In the Kindle Genre Watch roundup, what is John Crawford's profession?
Excerpted passage section start
Kindle Genre Watch: New in Fantasy and Science Fiction

Spend less time searching for good books and more time reading them as I watch for newly-released genre fiction in the Kindle Store so you don't have to. Outstanding new releases in fantasy and science fiction include:

Fantasy


Hide Me Among the Graves by Tim Powers. William Morrow, 2012. Print Length: 533 p. Amazon customer rating: 4 stars (15 reviews). Text-to-Speech: Enabled.

"London, winter of 1862, Adelaide McKee, a former prostitute, arrives on the doorstep of veterinarian John Crawford, a man she met once seven years earlier. Their brief meeting produced a child who, until now, had been presumed dead. McKee has learned that the girl lives - but that her life and soul are in mortal peril from a vampiric ghost. But this is no ordinary spirit; the bloodthirsty wraith is none other than John Polidori, the onetime physician to the mad, bad, and dangerous Romantic poet Lord Byron. Sweeping from the mansions of London's high society to its grimy slums, the elegant salons of the West End to the pre-Roman catacombs beneath St. Paul's Cathedral, Hide Me Among the Graves blends the historical and the supernatural in a dazzling, edge-of-your-seat thrill ride - a modern horror story with a Victorian twist." - harpercollins.com.
Excerpted passage section end
Data section section start
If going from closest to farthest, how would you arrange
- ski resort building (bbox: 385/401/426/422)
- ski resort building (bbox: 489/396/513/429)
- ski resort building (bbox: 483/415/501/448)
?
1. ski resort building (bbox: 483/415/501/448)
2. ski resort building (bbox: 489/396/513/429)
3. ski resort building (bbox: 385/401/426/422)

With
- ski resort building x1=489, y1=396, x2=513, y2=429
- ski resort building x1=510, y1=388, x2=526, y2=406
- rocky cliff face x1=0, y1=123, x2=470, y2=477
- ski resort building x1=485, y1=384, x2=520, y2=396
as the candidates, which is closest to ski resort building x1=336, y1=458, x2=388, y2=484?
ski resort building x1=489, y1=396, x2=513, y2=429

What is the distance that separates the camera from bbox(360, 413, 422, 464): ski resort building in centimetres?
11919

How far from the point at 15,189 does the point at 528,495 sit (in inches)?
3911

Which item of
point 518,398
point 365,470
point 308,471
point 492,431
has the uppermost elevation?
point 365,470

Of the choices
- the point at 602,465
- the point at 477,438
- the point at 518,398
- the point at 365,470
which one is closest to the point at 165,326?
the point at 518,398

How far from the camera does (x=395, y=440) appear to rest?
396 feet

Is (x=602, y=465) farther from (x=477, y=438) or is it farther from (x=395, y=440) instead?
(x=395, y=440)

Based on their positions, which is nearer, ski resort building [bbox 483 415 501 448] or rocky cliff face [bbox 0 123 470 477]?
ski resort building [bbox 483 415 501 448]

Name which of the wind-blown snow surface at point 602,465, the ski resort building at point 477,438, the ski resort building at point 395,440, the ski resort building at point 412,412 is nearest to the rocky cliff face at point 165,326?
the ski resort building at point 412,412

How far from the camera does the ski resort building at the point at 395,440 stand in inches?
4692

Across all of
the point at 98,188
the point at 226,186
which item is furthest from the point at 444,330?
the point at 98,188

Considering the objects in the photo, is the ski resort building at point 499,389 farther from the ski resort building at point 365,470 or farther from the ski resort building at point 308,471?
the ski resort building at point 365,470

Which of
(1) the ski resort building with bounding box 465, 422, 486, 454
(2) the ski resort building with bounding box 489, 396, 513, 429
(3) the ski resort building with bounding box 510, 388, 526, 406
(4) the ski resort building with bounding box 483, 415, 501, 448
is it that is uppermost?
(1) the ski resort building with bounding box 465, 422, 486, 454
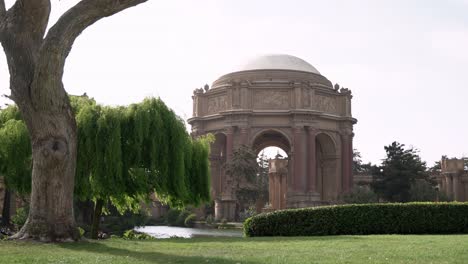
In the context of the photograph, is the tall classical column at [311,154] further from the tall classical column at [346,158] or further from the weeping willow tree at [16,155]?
the weeping willow tree at [16,155]

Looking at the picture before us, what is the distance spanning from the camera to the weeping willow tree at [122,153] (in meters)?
16.2

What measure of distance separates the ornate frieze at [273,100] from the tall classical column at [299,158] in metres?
2.58

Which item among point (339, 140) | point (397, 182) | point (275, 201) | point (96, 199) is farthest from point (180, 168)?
point (339, 140)

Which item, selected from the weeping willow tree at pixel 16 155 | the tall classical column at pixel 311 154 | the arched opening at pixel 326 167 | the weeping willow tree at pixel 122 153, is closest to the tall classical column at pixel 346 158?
the arched opening at pixel 326 167

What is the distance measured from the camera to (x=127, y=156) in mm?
16812

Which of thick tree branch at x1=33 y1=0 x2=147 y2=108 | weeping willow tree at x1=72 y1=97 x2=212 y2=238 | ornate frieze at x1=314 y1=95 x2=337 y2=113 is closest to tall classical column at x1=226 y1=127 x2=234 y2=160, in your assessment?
ornate frieze at x1=314 y1=95 x2=337 y2=113

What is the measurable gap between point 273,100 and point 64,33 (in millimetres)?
44240

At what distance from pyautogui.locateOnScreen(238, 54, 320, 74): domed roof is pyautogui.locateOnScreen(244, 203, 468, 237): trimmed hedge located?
3851 cm

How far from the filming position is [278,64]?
186 feet

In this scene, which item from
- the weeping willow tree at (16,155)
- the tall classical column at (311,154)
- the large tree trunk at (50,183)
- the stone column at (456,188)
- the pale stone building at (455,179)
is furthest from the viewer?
the tall classical column at (311,154)

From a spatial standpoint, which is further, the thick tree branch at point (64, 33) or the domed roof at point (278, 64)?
the domed roof at point (278, 64)

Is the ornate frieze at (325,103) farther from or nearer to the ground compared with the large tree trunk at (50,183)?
farther from the ground

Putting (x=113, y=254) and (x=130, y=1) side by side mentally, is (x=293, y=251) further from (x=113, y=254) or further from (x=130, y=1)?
(x=130, y=1)

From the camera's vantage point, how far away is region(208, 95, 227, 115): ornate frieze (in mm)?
56122
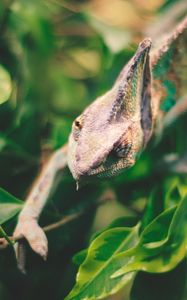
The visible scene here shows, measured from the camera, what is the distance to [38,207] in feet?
4.94

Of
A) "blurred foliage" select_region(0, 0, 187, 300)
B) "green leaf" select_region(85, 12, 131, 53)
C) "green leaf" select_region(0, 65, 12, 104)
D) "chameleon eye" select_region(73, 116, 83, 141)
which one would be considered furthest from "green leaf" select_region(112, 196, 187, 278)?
"green leaf" select_region(85, 12, 131, 53)

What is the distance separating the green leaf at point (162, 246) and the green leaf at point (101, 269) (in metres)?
0.04

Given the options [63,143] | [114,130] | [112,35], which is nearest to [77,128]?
[114,130]

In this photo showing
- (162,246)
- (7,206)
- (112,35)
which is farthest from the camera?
(112,35)

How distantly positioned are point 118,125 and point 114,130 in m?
0.04

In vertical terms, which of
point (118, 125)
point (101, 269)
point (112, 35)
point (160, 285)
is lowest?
point (160, 285)

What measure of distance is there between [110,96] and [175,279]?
513mm

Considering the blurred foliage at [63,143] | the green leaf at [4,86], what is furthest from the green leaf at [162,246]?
the green leaf at [4,86]

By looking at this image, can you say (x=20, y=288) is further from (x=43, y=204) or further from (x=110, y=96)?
(x=110, y=96)

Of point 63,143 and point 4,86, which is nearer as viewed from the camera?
point 4,86

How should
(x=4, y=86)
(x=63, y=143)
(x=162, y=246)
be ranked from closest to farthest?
(x=162, y=246), (x=4, y=86), (x=63, y=143)

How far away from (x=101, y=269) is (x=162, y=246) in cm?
16

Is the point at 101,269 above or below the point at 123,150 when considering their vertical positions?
below

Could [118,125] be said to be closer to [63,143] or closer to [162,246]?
[162,246]
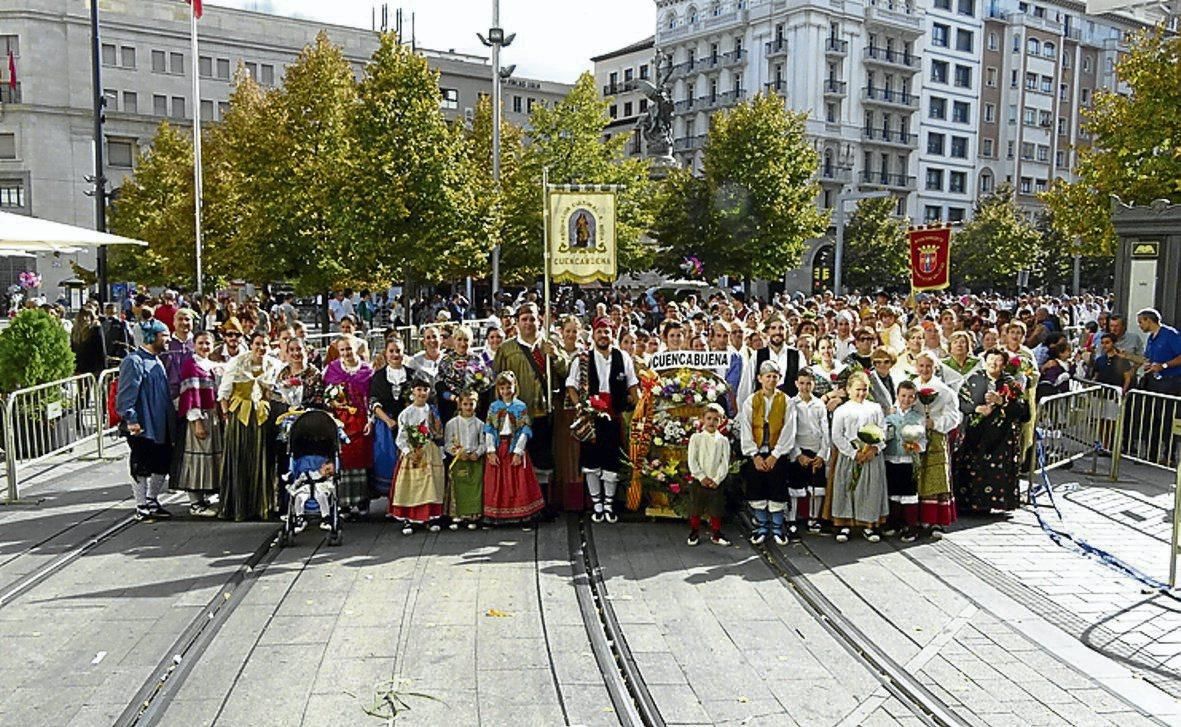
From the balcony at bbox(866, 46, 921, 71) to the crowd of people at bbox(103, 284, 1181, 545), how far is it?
6071cm

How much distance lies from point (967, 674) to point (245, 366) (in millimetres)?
7139

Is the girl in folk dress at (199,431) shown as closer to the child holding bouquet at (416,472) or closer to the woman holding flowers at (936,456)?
the child holding bouquet at (416,472)

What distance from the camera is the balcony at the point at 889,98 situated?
66500 mm

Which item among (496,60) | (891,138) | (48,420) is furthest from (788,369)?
(891,138)

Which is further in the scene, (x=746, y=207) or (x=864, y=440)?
(x=746, y=207)

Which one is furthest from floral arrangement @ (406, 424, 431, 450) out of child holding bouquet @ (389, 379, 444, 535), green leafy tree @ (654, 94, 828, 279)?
green leafy tree @ (654, 94, 828, 279)

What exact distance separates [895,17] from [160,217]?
52.0 m

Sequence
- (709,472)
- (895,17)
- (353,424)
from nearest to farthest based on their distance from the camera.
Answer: (709,472) < (353,424) < (895,17)

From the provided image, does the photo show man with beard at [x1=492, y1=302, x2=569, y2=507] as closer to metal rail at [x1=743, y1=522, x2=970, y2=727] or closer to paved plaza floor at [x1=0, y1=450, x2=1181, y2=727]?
paved plaza floor at [x1=0, y1=450, x2=1181, y2=727]

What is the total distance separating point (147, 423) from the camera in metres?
10.0

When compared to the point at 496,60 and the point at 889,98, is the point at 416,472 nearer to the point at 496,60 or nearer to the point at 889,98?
the point at 496,60

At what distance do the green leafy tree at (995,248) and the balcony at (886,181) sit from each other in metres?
9.37

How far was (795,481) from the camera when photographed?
9.55 meters

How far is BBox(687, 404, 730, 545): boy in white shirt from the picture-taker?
9453mm
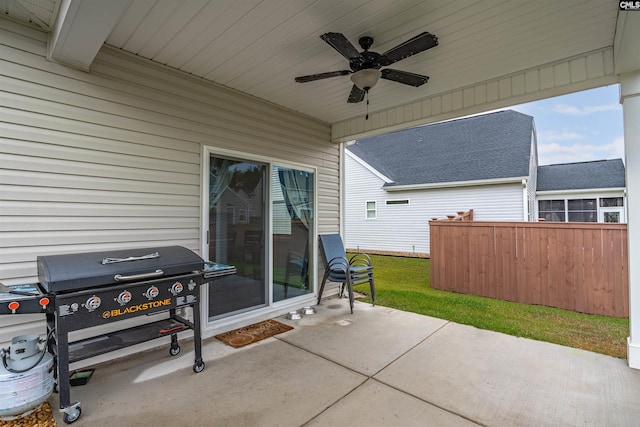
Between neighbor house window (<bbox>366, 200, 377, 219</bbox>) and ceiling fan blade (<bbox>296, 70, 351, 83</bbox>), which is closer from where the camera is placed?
ceiling fan blade (<bbox>296, 70, 351, 83</bbox>)

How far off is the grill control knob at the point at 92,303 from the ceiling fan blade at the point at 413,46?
2.76 m

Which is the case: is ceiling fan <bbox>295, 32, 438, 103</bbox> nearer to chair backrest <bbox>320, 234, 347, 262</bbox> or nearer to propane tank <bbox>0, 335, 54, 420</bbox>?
chair backrest <bbox>320, 234, 347, 262</bbox>

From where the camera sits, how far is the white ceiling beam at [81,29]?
6.05 ft

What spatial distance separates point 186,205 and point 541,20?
11.8ft

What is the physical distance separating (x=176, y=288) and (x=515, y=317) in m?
4.29

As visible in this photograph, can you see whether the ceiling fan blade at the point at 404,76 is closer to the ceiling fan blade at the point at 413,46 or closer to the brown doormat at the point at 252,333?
the ceiling fan blade at the point at 413,46

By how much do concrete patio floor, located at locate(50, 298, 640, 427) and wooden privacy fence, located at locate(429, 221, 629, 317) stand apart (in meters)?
2.02

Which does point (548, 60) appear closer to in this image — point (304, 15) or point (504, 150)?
point (304, 15)

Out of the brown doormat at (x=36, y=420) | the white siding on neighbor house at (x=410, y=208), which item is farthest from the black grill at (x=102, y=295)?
the white siding on neighbor house at (x=410, y=208)

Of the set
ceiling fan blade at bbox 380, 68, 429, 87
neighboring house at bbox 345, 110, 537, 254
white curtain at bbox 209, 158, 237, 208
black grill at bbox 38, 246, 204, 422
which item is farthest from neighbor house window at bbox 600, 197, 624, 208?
black grill at bbox 38, 246, 204, 422

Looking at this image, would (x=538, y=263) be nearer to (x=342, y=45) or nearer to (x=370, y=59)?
Answer: (x=370, y=59)

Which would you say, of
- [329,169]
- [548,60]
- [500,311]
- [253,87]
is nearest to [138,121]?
[253,87]

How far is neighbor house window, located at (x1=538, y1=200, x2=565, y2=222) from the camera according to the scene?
415 inches

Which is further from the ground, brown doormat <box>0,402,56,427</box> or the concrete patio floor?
brown doormat <box>0,402,56,427</box>
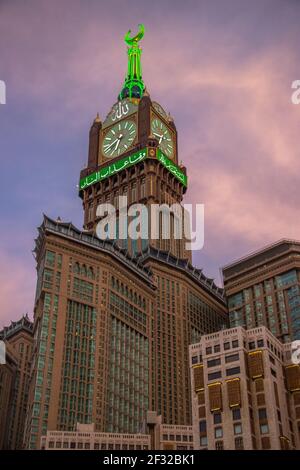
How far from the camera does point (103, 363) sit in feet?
598

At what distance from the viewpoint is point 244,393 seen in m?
123

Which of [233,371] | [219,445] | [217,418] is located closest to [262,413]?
[217,418]

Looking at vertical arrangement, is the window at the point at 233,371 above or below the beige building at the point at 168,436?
above

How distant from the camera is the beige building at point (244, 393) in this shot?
121 m

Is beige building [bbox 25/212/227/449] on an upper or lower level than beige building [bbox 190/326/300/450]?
upper

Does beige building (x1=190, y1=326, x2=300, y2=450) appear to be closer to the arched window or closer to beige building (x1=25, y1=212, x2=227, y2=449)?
beige building (x1=25, y1=212, x2=227, y2=449)

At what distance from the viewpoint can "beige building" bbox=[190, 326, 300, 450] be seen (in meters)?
121

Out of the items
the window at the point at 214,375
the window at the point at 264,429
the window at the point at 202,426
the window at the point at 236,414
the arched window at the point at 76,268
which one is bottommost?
the window at the point at 264,429

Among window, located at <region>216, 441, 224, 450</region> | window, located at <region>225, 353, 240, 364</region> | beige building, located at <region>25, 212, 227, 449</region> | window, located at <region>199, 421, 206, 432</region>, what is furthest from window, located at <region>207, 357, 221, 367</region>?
beige building, located at <region>25, 212, 227, 449</region>

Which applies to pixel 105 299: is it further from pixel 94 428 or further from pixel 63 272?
pixel 94 428

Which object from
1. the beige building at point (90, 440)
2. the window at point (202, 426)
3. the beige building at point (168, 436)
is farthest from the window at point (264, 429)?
the beige building at point (90, 440)

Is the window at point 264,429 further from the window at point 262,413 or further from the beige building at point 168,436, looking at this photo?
the beige building at point 168,436

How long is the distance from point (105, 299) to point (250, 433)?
83.7 meters
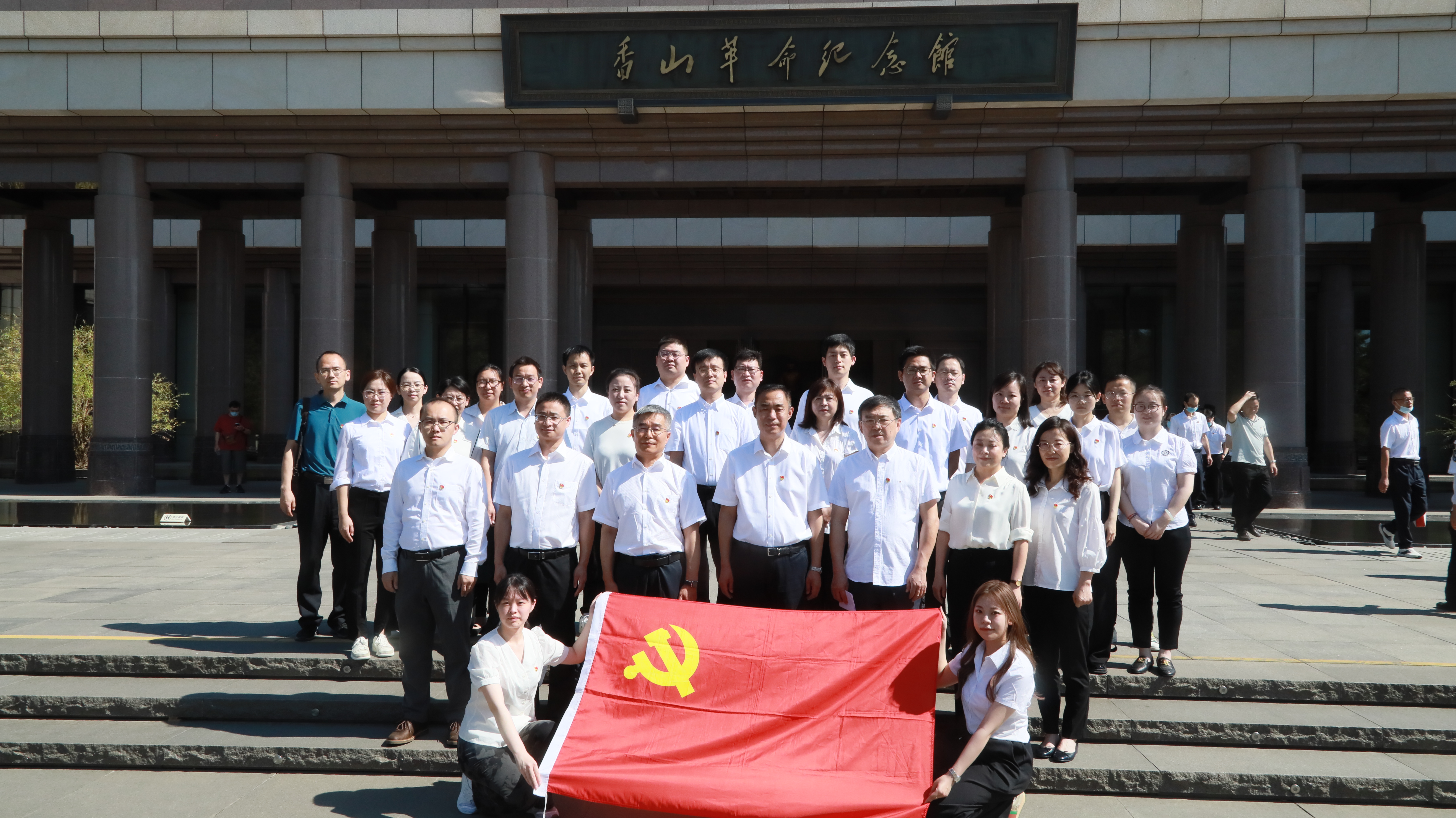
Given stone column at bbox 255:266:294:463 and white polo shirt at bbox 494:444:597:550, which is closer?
white polo shirt at bbox 494:444:597:550

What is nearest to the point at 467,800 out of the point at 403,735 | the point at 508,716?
the point at 508,716

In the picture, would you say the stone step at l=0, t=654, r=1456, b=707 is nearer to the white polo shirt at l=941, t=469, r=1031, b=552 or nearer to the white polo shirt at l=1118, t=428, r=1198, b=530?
the white polo shirt at l=1118, t=428, r=1198, b=530

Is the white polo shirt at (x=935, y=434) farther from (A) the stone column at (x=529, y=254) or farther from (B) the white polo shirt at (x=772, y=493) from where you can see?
(A) the stone column at (x=529, y=254)

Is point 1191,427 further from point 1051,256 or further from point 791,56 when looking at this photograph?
point 791,56

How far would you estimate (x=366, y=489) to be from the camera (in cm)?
689

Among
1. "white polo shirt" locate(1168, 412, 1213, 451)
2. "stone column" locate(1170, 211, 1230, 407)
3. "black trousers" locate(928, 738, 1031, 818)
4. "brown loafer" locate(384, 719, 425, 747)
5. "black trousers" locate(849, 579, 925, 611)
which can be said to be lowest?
"brown loafer" locate(384, 719, 425, 747)

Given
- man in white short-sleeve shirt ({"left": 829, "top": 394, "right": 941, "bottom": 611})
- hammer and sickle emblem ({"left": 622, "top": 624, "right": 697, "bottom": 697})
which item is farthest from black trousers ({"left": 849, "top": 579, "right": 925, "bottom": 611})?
hammer and sickle emblem ({"left": 622, "top": 624, "right": 697, "bottom": 697})

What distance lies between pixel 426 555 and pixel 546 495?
0.80 metres

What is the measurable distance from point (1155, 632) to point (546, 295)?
40.9 feet

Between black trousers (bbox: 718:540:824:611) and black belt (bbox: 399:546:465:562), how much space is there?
1.66 m

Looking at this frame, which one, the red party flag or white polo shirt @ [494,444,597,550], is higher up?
white polo shirt @ [494,444,597,550]

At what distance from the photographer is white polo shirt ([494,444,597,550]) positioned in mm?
5594

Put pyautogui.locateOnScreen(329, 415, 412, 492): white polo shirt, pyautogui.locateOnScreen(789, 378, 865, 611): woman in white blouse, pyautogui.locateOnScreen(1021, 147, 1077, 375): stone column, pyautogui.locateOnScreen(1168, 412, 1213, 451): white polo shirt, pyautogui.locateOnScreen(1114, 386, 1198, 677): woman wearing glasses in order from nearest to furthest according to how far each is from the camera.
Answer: pyautogui.locateOnScreen(789, 378, 865, 611): woman in white blouse → pyautogui.locateOnScreen(1114, 386, 1198, 677): woman wearing glasses → pyautogui.locateOnScreen(329, 415, 412, 492): white polo shirt → pyautogui.locateOnScreen(1168, 412, 1213, 451): white polo shirt → pyautogui.locateOnScreen(1021, 147, 1077, 375): stone column

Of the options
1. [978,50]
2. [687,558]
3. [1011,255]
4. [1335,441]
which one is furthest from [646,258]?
[687,558]
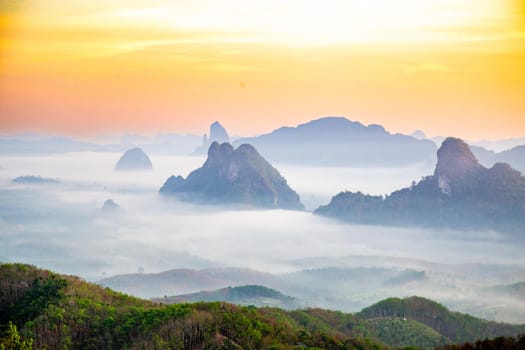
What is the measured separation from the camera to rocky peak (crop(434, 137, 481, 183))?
7347 inches

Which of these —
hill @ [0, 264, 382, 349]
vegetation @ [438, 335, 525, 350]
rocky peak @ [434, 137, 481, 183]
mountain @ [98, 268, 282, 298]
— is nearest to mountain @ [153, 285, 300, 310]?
mountain @ [98, 268, 282, 298]

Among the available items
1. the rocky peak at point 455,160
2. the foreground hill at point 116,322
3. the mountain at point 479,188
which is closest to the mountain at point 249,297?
the foreground hill at point 116,322

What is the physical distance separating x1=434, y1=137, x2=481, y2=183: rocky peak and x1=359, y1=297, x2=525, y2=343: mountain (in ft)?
359

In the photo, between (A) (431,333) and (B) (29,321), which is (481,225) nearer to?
(A) (431,333)

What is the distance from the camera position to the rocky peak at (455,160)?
7347 inches

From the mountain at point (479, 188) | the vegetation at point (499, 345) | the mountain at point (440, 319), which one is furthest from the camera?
the mountain at point (479, 188)

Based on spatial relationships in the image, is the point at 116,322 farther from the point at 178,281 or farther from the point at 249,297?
the point at 178,281

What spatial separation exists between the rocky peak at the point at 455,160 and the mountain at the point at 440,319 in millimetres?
109525

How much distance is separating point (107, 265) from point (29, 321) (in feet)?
434

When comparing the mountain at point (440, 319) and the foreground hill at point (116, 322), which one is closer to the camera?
the foreground hill at point (116, 322)

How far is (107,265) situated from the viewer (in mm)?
163875

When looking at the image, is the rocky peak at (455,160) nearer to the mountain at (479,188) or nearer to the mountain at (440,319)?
the mountain at (479,188)

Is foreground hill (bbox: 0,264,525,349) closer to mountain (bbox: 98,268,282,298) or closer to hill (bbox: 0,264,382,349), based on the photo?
hill (bbox: 0,264,382,349)

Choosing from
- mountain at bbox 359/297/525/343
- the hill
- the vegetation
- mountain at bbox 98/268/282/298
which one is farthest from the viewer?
mountain at bbox 98/268/282/298
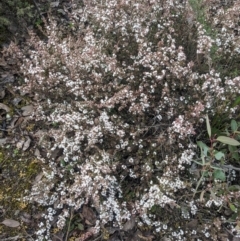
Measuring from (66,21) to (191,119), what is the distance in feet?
5.92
Data section section end
» **Expected answer**:
He is a veterinarian.